>> Avian flu: first case detected in a child in the United States
>> Avian flu: WHO calls for strengthening surveillance
The patient, currently hospitalized in Louisiana, is believed to have contracted the avian flu virus after being exposed to sick and dead birds. |
Photo : AFP/VNA/CVN |
The patient, hospitalized in Louisiana (South), is number 61e human case of avian flu detected since April in the country, specify the American Centers for Disease Prevention and Control (CDC) in a press release.
Aged over 65 and suffering from other pathologies, he is in “a critical condition” et “suffers from a severe respiratory illness”Louisiana health authorities detailed to AFP.

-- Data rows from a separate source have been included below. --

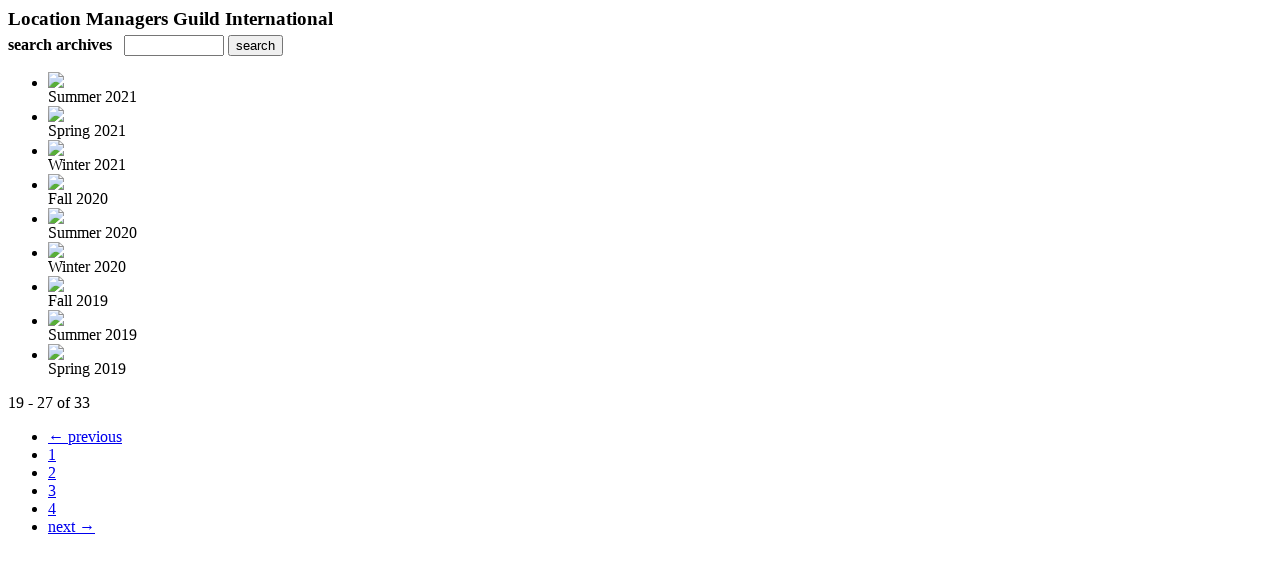

--- FILE ---
content_type: text/html; charset=UTF-8
request_url: http://digital.copcomm.com/read/archives/i/198920/1225284?limit=9&page=3
body_size: 6486
content:
<nocache>
<div id="flash_message" class="alert " style="display:none;">
	<span class='icon'> </span>
    <a class="close" data-dismiss="alert" href="#">&times;</a>
    <p></p>
</div>

<div id="flash_mini" style="display:none;position:absolute">
	<div id="flash_mini_close" style="text-align:right;font-size:11px"><a class="closeFlashMini" href="javascript:closeFlashMini();">x</a></div>
	<div id="flash_mini_title"></div>
	<div id="flash_mini_content"></div>
</div>

</nocache>
<div class="pagination-wrapper"><div class="pagination-element pagination-element-bottom">
        			<div class="pagination-contents"></div>
        			<div class="clear"></div>
        		</div></div><h3 style='margin-bottom:5px'>Location Managers Guild International</h3>    	<div class='archive_search_form well'>
    		<strong>search archives</strong> &nbsp; <input type="text" class="input" id="archive_search" /> 
    		<input type="button" class='btn' value="search" id="archive_search_submit" onclick="search_archives()" />
    	</div>
    	<div id="archive_results" style='display:none'></div>
    	<div class='clr'></div><ul id='archive_issues' class='archive_issues_element mobile nodate'><li><div class="icon">
	<a href="https://digital.copcomm.com/i/1387559-summer-2021" class="archive-link">
		<img src='https://content.cdntwrk.com/files/aT0xMzg3NTU5JnA9MCZ2ZXJzaW9uPTEmY21kPXYmc2lnPTI5MmUzZDRhN2E4Yjk3OTVhYTU0MjcxZjc0Y2Q4ZDQ4/-w-120.jpg'  />	</a>
</div>
<div class="archive_title">
	Summer 2021</div>
</li><li><div class="icon">
	<a href="https://digital.copcomm.com/i/1359265-spring-2021" class="archive-link">
		<img src='https://content.cdntwrk.com/files/aT0xMzU5MjY1JnA9MCZ2ZXJzaW9uPTUmY21kPXYmc2lnPWFiNjRkZmFjMmE3OGE2NDJhZGRlYTlmODc1MDgwZTcw/-w-120.jpg'  />	</a>
</div>
<div class="archive_title">
	Spring 2021</div>
</li><li><div class="icon">
	<a href="https://digital.copcomm.com/i/1328707-winter-2021" class="archive-link">
		<img src='https://content.cdntwrk.com/files/aT0xMzI4NzA3JnA9MCZ2ZXJzaW9uPTImY21kPXYmc2lnPWNmYjZlNzdlYzIwMjM1MDY2MWJjODhmYTE2ZjY4MjM5/-w-120.jpg'  />	</a>
</div>
<div class="archive_title">
	Winter 2021</div>
</li><li><div class="icon">
	<a href="https://digital.copcomm.com/i/1293551-fall-2020" class="archive-link">
		<img src='https://content.cdntwrk.com/files/aT0xMjkzNTUxJnA9MCZ2ZXJzaW9uPTQmY21kPXYmc2lnPTA4NTZiYWMyNDNlZDA5MWNjZTc3MGM4ODM1M2E5YmZh/-w-120.jpg'  />	</a>
</div>
<div class="archive_title">
	Fall 2020</div>
</li><li><div class="icon">
	<a href="https://digital.copcomm.com/i/1266455-summer-2020" class="archive-link">
		<img src='https://content.cdntwrk.com/files/aT0xMjY2NDU1JnA9MCZ2ZXJzaW9uPTEmY21kPXYmc2lnPWM4NGU0YjRmNjkyZjdiNjkxOGE4YjJiNzlhMjMwMzZl/-w-120.jpg'  />	</a>
</div>
<div class="archive_title">
	Summer 2020</div>
</li><li><div class="icon">
	<a href="https://digital.copcomm.com/i/1197207-winter-2020" class="archive-link">
		<img src='https://content.cdntwrk.com/files/aT0xMTk3MjA3JnA9MCZ2ZXJzaW9uPTImY21kPXYmc2lnPTQ5MTVjZWEzNDM2OTJkNmFiN2ZmYWViMDg2OGUxYzIw/-w-120.jpg'  />	</a>
</div>
<div class="archive_title">
	Winter 2020</div>
</li><li><div class="icon">
	<a href="https://digital.copcomm.com/i/1181568-fall-2019" class="archive-link">
		<img src='https://content.cdntwrk.com/files/aT0xMTgxNTY4JnA9MCZ2ZXJzaW9uPTImY21kPXYmc2lnPWIzNmRhZjY2NzhjMGIzMGJkYmJhNzlhZDcwMTI0ZTQ2/-w-120.jpg'  />	</a>
</div>
<div class="archive_title">
	Fall 2019</div>
</li><li><div class="icon">
	<a href="https://digital.copcomm.com/i/1151126-summer-2019" class="archive-link">
		<img src='https://content.cdntwrk.com/files/aT0xMTUxMTI2JnA9MCZ2ZXJzaW9uPTEmY21kPXYmc2lnPTMzY2Q2MzliOGQ5NGE4YTY0OTMwODUwMmFmOTljMWYy/-w-120.jpg'  />	</a>
</div>
<div class="archive_title">
	Summer 2019</div>
</li><li><div class="icon">
	<a href="https://digital.copcomm.com/i/1112626-spring-2019" class="archive-link">
		<img src='https://content.cdntwrk.com/files/aT0xMTEyNjI2JnA9MCZ2ZXJzaW9uPTImY21kPXYmc2lnPThkNzIwYTc0NDk3YmIxZTg1N2JhMDk2MGExZDYyODRl/-w-120.jpg'  />	</a>
</div>
<div class="archive_title">
	Spring 2019</div>
</li></ul><div class='clr'></div><div class='archive_issues_element' style='clear:both;margin-bottom:20px;'><div class="pagination-wrapper"><div class="pagination-element pagination-element-bottom">
        			<div class="pagination-contents"><div class="pagination-results-info pull-left" style="margin-top:11px"><span class="label">19 - 27 of 33</span></div><div class="pull-right" style="margin-top:0"><ul class="pagination"><li class="previous"><a href="http://digital.copcomm.com/read/archives/i/198920/1225284?limit=9&page=2" >&larr; previous</a></li><li><a href="http://digital.copcomm.com/read/archives/i/198920/1225284?limit=9&page=1" >1</a></li><li><a href="http://digital.copcomm.com/read/archives/i/198920/1225284?limit=9&page=2" >2</a></li><li class="active"><a href="javascript:void(0)">3</a></li><li><a href="http://digital.copcomm.com/read/archives/i/198920/1225284?limit=9&page=4" >4</a></li><li class="next"><a href="http://digital.copcomm.com/read/archives/i/198920/1225284?limit=9&page=4" >next &rarr;</a></li></ul></div></div>
        			<div class="clear"></div>
        		</div></div></div>        <style>
        	#archive_search{width:100px}
        	table.search_archive_tbl{font-size:12px}
        	table.search_archive_tbl th img{max-width:80px;max-height:105px;border:1px solid #ddd;margin-bottom:6px}
        	table.search_archive_tbl td{padding:8px}
        	table.search_archive_tbl td b{padding:0px 3px;text-decoration: underline}
        	h3{margin-bottom:0}
        </style>
        <script nonce="TFbmskfj-a7ors5U-dVQwmUk">
        	function search_archives(){
        		var q = escape($j("#archive_search").val().trim());
        		var url;
        		if(q!=""){
        			$j("#archive_search_submit").attr("disabled", "disabled");
        			$j("#archive_results").html("<div class='progress'>searching...</div>").slideDown();
        			$j(".archive_issues_element").slideUp();
        			url = "https://digital.copcomm.com/read/search?ID=0&pageNumOffset=1&TID=198920&search_string=" + q;
        			$j("#archive_results").load(url , function(){
        				$j("#archive_search_submit").attr("disabled", false);
        			});
        		} else {
        			alert("Please enter a search term");
        		}
        	}
        	function search_archives_hide(){
        		$j("#archive_results").slideUp();
        		$j(".archive_issues_element").slideDown();
        	}
        </script>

The other infected people had mild symptoms.
For several months, the United States has been facing an epizootic – the equivalent of an epidemic in animals – of avian flu.
Several elements suggest that “bird flu is knocking on our door and could trigger a new pandemic”, Meg Schaeffer, epidemiologist at the American SAS institute, recently told AFP.
The American health authorities, however, assured Wednesday December 18 that their assessment of the risk presented by avian flu for public health was not changing and remained “weak”.
“No spread of bird flu (of subtype) H5 from person to person was not detected”they indicated.
Other serious cases of avian flu in humans have already been detected in other countries, they recall. This was particularly the case of a teenager hospitalized in November in the Canadian province of British Columbia (West).
Mutation you virus
The Louisiana patient had contact with sick and dead birds in a barnyard, the CDC said.
Genomic sequencing showed that the H5N1 virus that infected him was the same type that infected people in the US state of Washington and neighboring Canada, as well as wild birds and poultry in the United States.
This version of H5N1 is different from that detected in cattle as well as in mild human cases and some other poultry.
The avian flu virus is circulating in the United States in poultry farms and has been spreading in unprecedented ways since March in cow herds.
In late October, a pig on an Oregon farm that also housed poultry and livestock tested positive for H5N1, although it did not show signs of illness.
This growing number of mammals infected with the disease worries experts who fear that high circulation could facilitate a mutation of the virus which would allow it to pass from one human to another.
Contact with animals
The recent detection of avian flu in people with no known contact with an infected animal reinforces concerns in this regard.
At least three people have been infected in recent months with the H5N1 virus in the United States without knowing the origin of their contamination: a child in California, an adult in Missouri and probably another individual in Delaware, the CDC said on Wednesday, December 18.
While traces of the virus have been detected in raw or unpasteurized milk, the US Department of Agriculture announced on Wednesday December 18 a new plan aimed at strengthening surveillance in this area.